» EXTRACTED TEXT:
Streamlining Industrial Operations: Smart System Detects Equipment Failures Using Minimal Sensor Data

Streamlining Industrial Operations: Smart System Detects Equipment Failures Using Minimal Sensor Data

INVENTIV.ORG

Invented by Lee; Dean-yue, Rorie; Jamal

Machines can break down without warning, and catching small problems before they become big ones is very important. Today, we look at a new way to find machine problems early, even when the sensor data is thin and only collected during certain events. This new method uses more than one tool at once, checks the results, and helps keep machines running longer and safer. Let’s break down what makes this patent application unique and how it changes the way we think about machine health.

Background and Market Context

Modern machines, from cars to airplanes to factory robots, are packed with sensors. These sensors watch for issues, hoping to catch a problem before it causes a big failure. But not all machines can collect data all the time. Many machines, especially older ones or those with limited storage, only collect information when something important happens, like a sudden change in temperature or speed. This is called sparse, event-driven data.

Most old methods for finding problems look at regular, steady streams of data. They work well for new machines that collect lots of information every second. But when data is collected rarely and only at odd times, these methods do not work well. They might miss slow-growing problems or give false alarms. This can lead to missed warnings or too many false alerts, both of which can be costly.

There is also another challenge: many industries want to do what is called condition-based maintenance. This means fixing or replacing parts only when needed, not on a set schedule. This saves money, time, and resources. But to do this kind of smart maintenance, you need to be very sure about when something is starting to go wrong. If you cannot trust your data, this is almost impossible.

As machines get older and more mixed in terms of technology, there is a big need for tools that can make sense out of small, scattered bits of data. Factories, power plants, ships, and even airplanes are looking for better ways to catch early warning signs, especially when they have to work with less-than-perfect sensor data. This is where the new method described in the patent application comes in. It is designed to handle these tough situations and give clear, actionable results from very little data.

In today’s world, where uptime is money and safety is king, being able to spot trouble early is a huge advantage. Companies want tools that work with the data they already have, not just with the perfect data they wish they had. This new method fills that gap, giving maintenance teams a better way to keep machines running safely and smoothly, even when the data is sparse and the risks are high.

Scientific Rationale and Prior Art

To understand why this invention matters, we need to know how old methods work and why they fall short with sparse, event-driven data.

Most traditional anomaly detection tools are built for dense, regular data. They look for patterns, sudden spikes, or changes in data that are collected every second or minute. They use things like moving averages, thresholds, or machine learning models trained on lots of regular data. When the data is missing or comes in only during special events, these methods either miss signals or make mistakes.

» EXTRACTED INFORMATION:
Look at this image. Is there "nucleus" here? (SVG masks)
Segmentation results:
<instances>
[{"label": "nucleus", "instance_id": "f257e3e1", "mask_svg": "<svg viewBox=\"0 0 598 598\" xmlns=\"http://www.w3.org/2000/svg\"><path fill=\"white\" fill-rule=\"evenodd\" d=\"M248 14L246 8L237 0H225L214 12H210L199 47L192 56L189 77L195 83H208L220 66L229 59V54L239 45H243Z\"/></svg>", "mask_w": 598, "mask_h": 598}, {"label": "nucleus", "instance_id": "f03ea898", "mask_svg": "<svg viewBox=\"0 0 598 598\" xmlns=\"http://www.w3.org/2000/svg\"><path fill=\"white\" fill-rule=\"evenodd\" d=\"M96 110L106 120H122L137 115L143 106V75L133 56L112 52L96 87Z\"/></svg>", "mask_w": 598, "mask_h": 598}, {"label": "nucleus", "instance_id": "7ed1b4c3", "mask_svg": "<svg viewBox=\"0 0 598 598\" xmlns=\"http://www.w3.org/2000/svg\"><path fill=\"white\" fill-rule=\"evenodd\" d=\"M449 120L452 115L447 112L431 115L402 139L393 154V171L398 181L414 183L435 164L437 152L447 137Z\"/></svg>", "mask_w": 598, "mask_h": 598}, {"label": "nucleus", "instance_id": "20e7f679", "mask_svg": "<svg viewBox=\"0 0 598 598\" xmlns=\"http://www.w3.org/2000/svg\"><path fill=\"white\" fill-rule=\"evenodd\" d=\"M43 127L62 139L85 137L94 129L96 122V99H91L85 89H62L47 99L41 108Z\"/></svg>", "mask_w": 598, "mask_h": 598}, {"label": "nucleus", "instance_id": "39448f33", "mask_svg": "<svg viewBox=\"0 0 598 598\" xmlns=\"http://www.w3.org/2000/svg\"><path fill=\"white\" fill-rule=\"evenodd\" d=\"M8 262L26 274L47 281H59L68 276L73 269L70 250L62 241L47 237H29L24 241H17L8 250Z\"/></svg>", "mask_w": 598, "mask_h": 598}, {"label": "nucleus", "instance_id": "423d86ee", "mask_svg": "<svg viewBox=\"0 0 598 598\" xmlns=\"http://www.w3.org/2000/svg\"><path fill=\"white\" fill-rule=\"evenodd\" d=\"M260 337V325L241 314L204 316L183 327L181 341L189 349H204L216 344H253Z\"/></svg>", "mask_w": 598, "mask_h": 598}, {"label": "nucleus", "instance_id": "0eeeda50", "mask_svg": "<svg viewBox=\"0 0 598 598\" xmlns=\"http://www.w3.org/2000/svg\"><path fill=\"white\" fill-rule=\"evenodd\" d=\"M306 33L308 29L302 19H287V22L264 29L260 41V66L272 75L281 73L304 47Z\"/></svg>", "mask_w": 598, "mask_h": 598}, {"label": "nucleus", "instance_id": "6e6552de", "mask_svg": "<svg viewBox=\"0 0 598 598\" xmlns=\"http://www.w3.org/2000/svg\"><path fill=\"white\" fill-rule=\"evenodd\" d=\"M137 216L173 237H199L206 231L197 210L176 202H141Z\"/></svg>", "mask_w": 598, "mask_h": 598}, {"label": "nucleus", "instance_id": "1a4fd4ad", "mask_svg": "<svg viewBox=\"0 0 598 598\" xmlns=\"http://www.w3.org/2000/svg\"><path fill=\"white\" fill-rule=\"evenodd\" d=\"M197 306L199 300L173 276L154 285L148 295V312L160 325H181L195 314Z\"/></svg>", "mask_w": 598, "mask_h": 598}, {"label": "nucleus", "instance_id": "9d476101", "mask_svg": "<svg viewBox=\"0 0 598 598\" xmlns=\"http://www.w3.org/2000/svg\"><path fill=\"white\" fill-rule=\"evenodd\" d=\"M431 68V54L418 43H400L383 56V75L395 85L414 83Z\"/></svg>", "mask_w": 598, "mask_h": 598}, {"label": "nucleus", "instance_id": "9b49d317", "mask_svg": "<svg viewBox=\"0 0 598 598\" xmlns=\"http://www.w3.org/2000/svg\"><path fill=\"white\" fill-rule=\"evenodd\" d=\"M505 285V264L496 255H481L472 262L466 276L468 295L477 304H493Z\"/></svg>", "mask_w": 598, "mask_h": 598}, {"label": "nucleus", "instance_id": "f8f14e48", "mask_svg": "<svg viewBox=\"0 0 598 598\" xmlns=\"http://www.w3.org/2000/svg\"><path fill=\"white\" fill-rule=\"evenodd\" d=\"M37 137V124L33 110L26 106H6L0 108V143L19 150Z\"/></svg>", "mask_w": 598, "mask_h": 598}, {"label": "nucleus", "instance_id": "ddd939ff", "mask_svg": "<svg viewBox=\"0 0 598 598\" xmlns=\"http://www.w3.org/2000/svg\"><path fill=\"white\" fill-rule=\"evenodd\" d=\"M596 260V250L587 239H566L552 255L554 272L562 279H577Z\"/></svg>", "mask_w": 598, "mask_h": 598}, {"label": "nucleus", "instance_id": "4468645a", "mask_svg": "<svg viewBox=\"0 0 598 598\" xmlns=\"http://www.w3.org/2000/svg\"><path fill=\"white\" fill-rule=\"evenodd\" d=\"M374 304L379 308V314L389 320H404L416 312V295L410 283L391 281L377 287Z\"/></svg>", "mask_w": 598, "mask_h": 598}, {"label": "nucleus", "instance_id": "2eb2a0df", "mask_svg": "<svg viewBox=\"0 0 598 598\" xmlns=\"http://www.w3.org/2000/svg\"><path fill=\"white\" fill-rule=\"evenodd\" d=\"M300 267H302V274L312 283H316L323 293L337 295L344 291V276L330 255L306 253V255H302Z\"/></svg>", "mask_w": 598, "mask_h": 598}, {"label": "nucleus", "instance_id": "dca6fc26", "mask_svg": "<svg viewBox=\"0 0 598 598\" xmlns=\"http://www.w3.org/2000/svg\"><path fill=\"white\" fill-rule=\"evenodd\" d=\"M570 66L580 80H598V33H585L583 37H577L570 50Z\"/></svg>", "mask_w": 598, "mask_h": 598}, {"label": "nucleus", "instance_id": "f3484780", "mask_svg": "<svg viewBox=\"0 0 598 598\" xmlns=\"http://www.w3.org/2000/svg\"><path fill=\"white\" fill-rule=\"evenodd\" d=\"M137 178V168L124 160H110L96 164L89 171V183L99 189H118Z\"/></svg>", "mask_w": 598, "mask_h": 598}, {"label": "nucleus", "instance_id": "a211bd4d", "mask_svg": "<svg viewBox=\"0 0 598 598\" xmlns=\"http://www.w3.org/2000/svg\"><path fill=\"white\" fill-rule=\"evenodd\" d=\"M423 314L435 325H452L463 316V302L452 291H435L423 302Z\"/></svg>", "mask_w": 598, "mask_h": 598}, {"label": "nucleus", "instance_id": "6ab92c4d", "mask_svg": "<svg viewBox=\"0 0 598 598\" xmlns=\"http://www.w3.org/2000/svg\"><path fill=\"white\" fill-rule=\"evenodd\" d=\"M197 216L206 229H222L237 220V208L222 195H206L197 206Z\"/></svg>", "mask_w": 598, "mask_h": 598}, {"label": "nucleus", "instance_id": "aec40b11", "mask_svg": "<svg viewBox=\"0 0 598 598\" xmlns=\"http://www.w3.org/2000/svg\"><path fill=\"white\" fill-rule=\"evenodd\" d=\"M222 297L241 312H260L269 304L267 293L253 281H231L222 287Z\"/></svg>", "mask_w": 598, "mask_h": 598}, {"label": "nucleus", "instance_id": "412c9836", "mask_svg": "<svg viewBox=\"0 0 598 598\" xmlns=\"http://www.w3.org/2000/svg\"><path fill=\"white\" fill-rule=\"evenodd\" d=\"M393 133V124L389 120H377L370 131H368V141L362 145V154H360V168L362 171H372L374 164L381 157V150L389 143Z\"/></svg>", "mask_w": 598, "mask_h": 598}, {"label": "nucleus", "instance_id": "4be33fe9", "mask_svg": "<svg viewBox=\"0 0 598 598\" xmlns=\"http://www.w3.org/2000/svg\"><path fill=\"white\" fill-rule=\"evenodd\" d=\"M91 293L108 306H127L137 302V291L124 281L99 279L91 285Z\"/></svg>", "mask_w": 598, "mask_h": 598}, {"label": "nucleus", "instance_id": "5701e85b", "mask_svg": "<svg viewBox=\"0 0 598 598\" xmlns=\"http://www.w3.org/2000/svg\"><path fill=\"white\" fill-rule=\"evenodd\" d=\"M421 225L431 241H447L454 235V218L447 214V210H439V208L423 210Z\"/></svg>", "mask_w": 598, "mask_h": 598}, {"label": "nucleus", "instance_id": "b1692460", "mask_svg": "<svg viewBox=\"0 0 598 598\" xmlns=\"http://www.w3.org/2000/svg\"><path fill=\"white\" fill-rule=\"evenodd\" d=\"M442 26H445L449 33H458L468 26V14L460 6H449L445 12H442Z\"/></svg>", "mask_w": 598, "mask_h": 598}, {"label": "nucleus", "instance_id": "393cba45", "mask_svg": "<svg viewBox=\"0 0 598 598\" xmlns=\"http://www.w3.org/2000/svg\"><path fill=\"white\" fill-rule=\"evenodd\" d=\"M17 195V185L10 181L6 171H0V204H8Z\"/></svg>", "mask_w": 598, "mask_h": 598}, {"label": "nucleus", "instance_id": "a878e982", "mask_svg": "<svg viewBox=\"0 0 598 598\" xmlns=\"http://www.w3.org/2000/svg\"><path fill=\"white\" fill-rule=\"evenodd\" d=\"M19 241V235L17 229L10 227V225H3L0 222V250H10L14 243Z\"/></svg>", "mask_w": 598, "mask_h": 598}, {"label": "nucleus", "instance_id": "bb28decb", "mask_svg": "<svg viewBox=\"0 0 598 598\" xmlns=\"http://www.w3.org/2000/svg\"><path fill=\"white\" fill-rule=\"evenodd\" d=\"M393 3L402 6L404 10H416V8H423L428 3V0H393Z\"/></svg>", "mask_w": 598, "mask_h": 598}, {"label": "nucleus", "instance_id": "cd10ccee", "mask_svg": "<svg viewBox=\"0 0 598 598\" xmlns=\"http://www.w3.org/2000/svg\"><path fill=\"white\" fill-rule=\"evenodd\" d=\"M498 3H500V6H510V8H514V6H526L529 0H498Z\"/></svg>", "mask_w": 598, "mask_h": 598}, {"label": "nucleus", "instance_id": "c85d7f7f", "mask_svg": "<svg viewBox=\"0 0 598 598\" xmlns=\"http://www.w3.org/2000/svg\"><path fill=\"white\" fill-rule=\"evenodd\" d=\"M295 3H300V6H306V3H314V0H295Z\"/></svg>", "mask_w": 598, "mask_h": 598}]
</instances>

» PARTS OF THE EXERCISE:
(1) Please write out the passage of the equipment-failure article from "Scientific Rationale and" up to and including "or make mistakes.".
(2) In the equipment-failure article, what does condition-based maintenance mean?
The records have nothing to do with the equipment-failure article.

» COMPLETED EXERCISE:
(1)
Scientific Rationale and Prior Art

To understand why this invention matters, we need to know how old methods work and why they fall short with sparse, event-driven data.

Most traditional anomaly detection tools are built for dense, regular data. They look for patterns, sudden spikes, or changes in data that are collected every second or minute. They use things like moving averages, thresholds, or machine learning models trained on lots of regular data. When the data is missing or comes in only during special events, these methods either miss signals or make mistakes.

(2) Fixing or replacing parts only when needed, not on a set schedule.